# Problem with pilot lite?



## jwicki (Nov 12, 2009)

I'm trying to re lite my propane stove.  Its a heat and glo.   When I attempt to lite the pilot it not cliking as it usually does.  There is not spark.   It has been workinging fine for the last few weeks?  

Any ideas?


----------



## DAKSY (Nov 12, 2009)

Is there power to the unit?
What model is it?
Plug something - a lamp, fan - some kind of small 
appliance into the receptacle underneath, if there IS one...
If not, is there a battery powered igniter?
Again, what model is it?


----------



## jtp10181 (Nov 12, 2009)

What does the ignitor button look like, is it a round red or black button (not the on/off/pilot) and when you push it in there is some resistance to it?

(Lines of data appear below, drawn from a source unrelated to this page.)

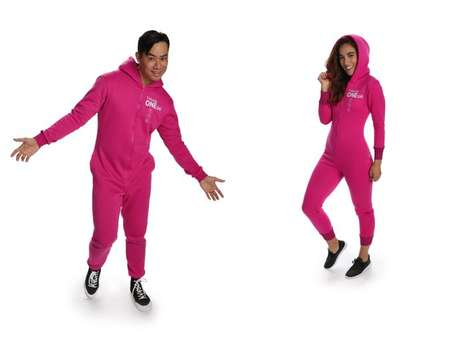 Telecom Hotspot Onesies - The T-Mobile 'ONEsie' Offers Unlimited Coverage for April Fool's Day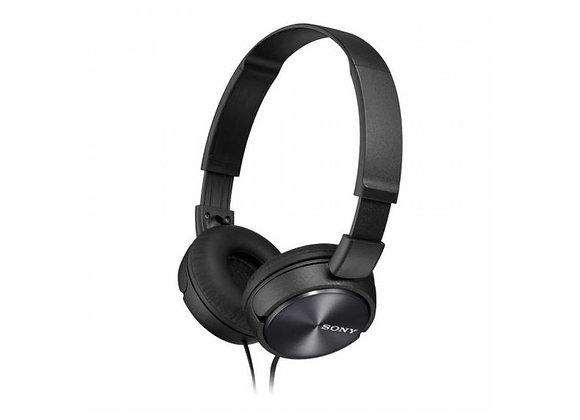 HEADPHONESS OVER-EAR HANDS FREE BLACK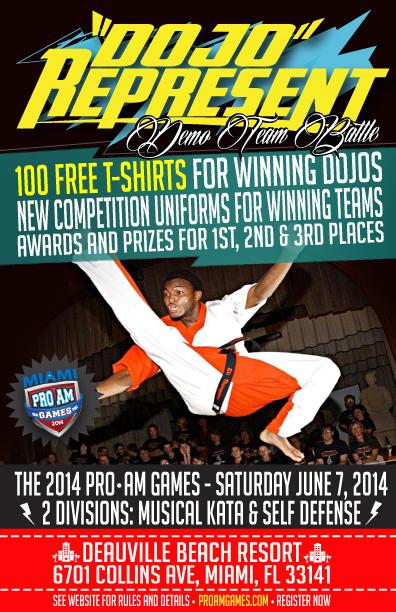 Miami Martial Arts Tournament ProAm Games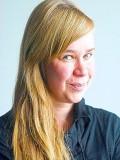 Katja Kukkola profil resmi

The other style runs off a 9v battery and I think automatically sparks when you hold in the pilot knob on the valve. Battery could be dead.


----------



## Fsappo (Nov 12, 2009)

What did your dealer say?


----------



## jwicki (Nov 12, 2009)

The Model is Heat and Glo.


----------



## jwicki (Nov 12, 2009)

DAKSY said:
			
		

> Is there power to the unit?
> What model is it?
> Plug something - a lamp, fan - some kind of small
> appliance into the receptacle underneath, if there IS one...
> ...


****
there is power.  Heat and Glo. It is not a battery igniter.


----------



## jwicki (Nov 12, 2009)

jtp10181 said:
			
		

> What does the ignitor button look like, is it a round red or black button (not the on/off/pilot) and when you push it in there is some resistance to it?
> 
> The other style runs off a 9v battery and I think automatically sparks when you hold in the pilot knob on the valve. Battery could be dead.



************
Black one.   no resistance.  Just no spark.  there is power to the unit?


----------



## DAKSY (Nov 13, 2009)

Jeff T said:
			
		

> DAKSY said:
> 
> 
> 
> ...



Heat n Glo is NOT a model. It's a manufacturer of gas fireplaces & stoves 
(& other hearth units, as well).
Is your unit a fire place?
If it is, there's a silver sticker on the bottom right of the
base of the unit - in the valve cavity.
What MODEL is it?


----------



## jwicki (Nov 13, 2009)

Oh.  Sorry.  The model is Tiara 1


----------



## DAKSY (Nov 13, 2009)

Is there a click when you push the button on the piezo??
If there isn't, replace the piezo.
If the IS, check to see if the wire coming out of the back  
of the piezo & that the wire sheathing is in good shape, 
i.e. - no bare spots where it could be grounding out & directing the 
spark to a spot other than the igniter near the pilot hood...


----------



## jwicki (Nov 14, 2009)

Is the Piezo under the stove for by the Pilot dial?


----------



## jtp10181 (Nov 14, 2009)

http://heatnglo.com/customerCare/pilot.asp

That is for a fireplace, yours has the same kind of components, just maybe not in the exact same locations.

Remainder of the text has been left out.